Supplied text

━━━━━━━━━━━━━━━━━━━━━━━━━━━━━━

Benedict was not the prosecutor in 1991, and has
said that
techniques
used then by investigators in an attempt to get Littleton to make a confession on tape were "bizarre." Baker says
investigators told her to tell Littleton he had confessed to see what he would say.
Former prosecution investigator Jack Solomon, now
the police chief
in
Easton, Conn., disputed Baker's account, testifying
Friday that
detectives
never asked her to tell Littleton he had admitted to
killing Moxley. Solomon
also testified that Baker was the one that told him
many times in his own
recorded interviews with her that Littleton had
questioned aloud whether he could have murdered Martha.
Benedict, put in the unusual position of having to
impeach a retired
investigator from his own office, noted that Solomon
never wrote in any
police report that can be found that Baker told him
Littleton thought
he
could have been involved.
Solomon said he was somewhat sure he had written it
down, but was
positive that numerous recordings should reflect what
Baker told
investigators. "There are tapes," said Solomon, who
was called by the defense.
Inspector Frank Garr, Solomon's former colleague
and current
prosecution
investigator on the case, disputed those claims. Garr
said Baker never told them Littleton had confessed to her. He said the only person to confess to anyone was Michael Skakel.

━━━━━━━━━━━━━━━━━━━━━━━━━━━━━━

Given material
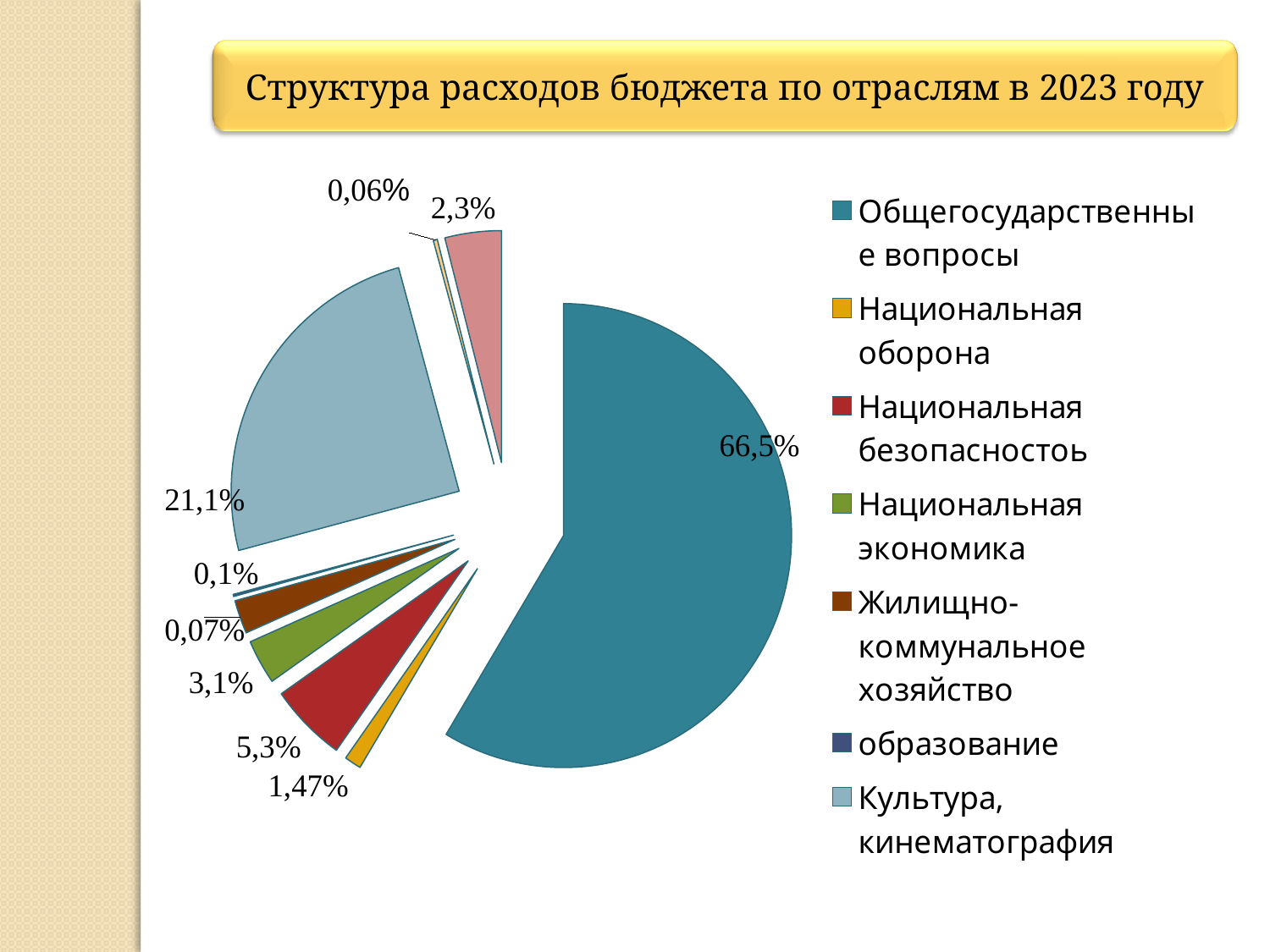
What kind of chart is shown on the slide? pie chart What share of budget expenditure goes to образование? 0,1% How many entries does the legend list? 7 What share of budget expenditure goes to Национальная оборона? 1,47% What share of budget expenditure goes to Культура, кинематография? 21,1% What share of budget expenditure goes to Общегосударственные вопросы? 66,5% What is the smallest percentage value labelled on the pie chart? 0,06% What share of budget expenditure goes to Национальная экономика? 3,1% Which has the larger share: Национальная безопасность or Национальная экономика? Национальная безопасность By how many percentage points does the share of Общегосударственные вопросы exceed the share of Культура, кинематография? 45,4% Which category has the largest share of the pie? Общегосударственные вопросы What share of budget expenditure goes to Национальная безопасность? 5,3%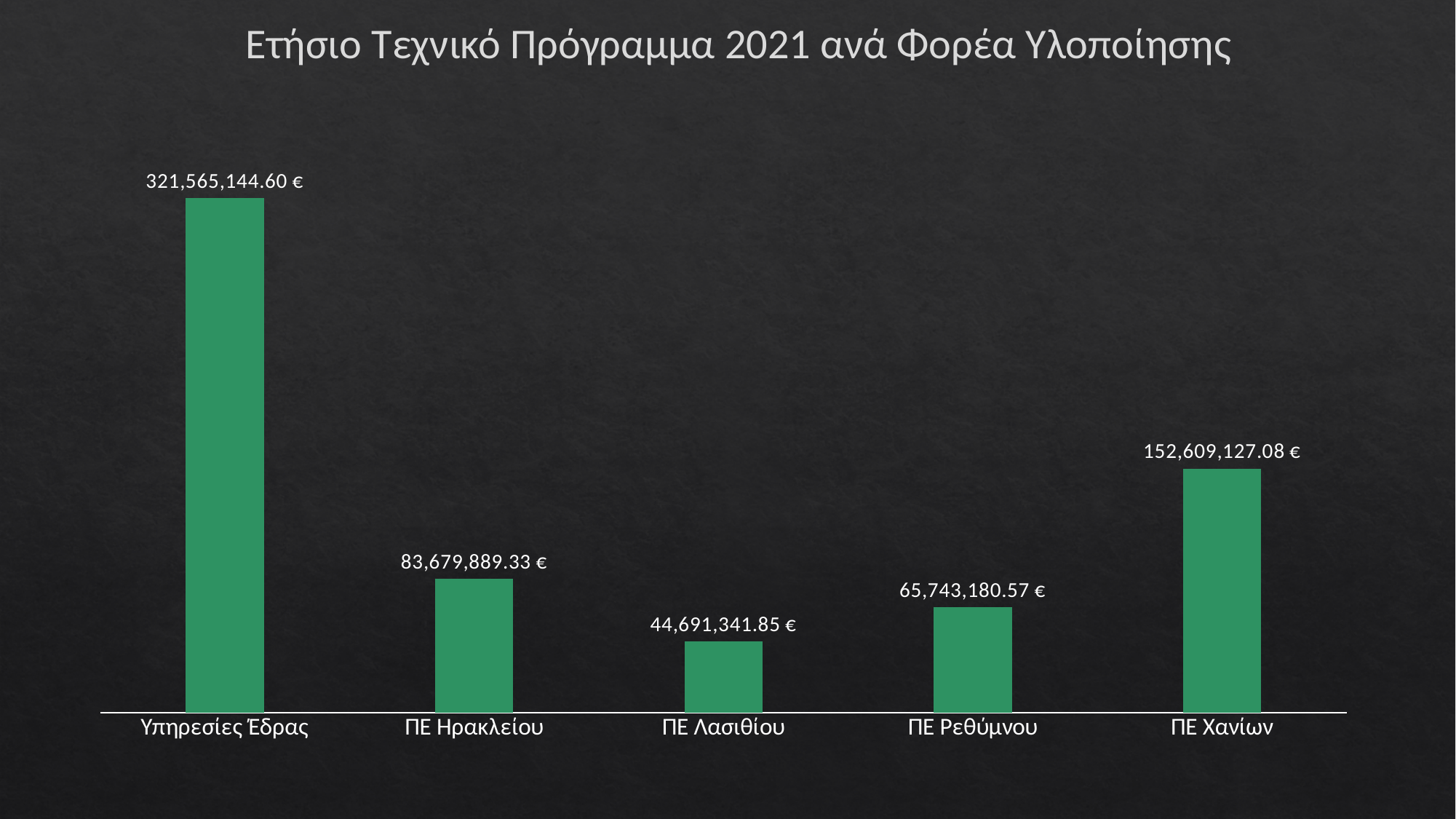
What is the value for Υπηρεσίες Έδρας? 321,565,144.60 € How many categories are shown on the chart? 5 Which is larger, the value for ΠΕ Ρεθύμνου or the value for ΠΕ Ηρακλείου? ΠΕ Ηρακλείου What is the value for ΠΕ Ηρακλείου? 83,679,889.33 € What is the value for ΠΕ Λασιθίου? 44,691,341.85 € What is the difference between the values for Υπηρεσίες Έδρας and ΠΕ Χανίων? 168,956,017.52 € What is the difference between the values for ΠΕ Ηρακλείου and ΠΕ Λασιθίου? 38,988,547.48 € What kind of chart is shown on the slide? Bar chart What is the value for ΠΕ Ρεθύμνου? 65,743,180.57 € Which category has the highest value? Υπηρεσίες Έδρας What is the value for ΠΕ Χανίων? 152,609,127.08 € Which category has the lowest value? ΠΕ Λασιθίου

━━━━━━━━━━━━━━━━━━━━━━━━━━━━━━

Task instructions
a) Transcribe the Moxley testimony passage word for word, starting at "Former prosecution investigator" and ending at "have murdered Martha.".
b) Answer these from the Moxley testimony passage:
(i) In what town is Jack Solomon now the police chief?
(ii) Which side called Solomon to testify?
(iii) According to Garr, who was the only person to confess to anyone?
c) Write the next part of the Moxley testimony passage, picking up after its final sentence.
The material plays no part in this work.

Outputs for the tasks
a)
Former prosecution investigator Jack Solomon, now
the police chief
in
Easton, Conn., disputed Baker's account, testifying
Friday that
detectives
never asked her to tell Littleton he had admitted to
killing Moxley. Solomon
also testified that Baker was the one that told him
many times in his own
recorded interviews with her that Littleton had
questioned aloud whether he could have murdered Martha.

b)
(i) Easton, Conn.
(ii) The defense.
(iii) Michael Skakel.

c)
Garr said that after interviewing Baker, the
investigators "used her with
her agreement as an agent of ours and we sort of
guided her in how to conduct the conversations [with Littleton] in an attempt to get him to
open up and discuss the crime and possibly his complicity
in it."
The testimony directly contradicted Solomon's. "I
did not use her,"
Solomon testified. "We took her statements,
investigated them and we
took
every step in an effort to collaborate them."
What does all this mean? The defense is asking
Judge John Kavanewsky
for
permission to lay out the whole scenario before the
jury. Sherman said
jurors should decide whether or not Littleton
confessed to his ex-wife
and
exactly who is telling the truth.
Police can legally use trickery and deceit to get
someone to confess if it is truthful, but the defense
appears to be banking on the possibility that jurors
will find it unsettling. If nothing else, jurors could
conclude that during a period of time in the 1980s
when Littleton was drinking heavily even he was unsure
if he was involved in the crime.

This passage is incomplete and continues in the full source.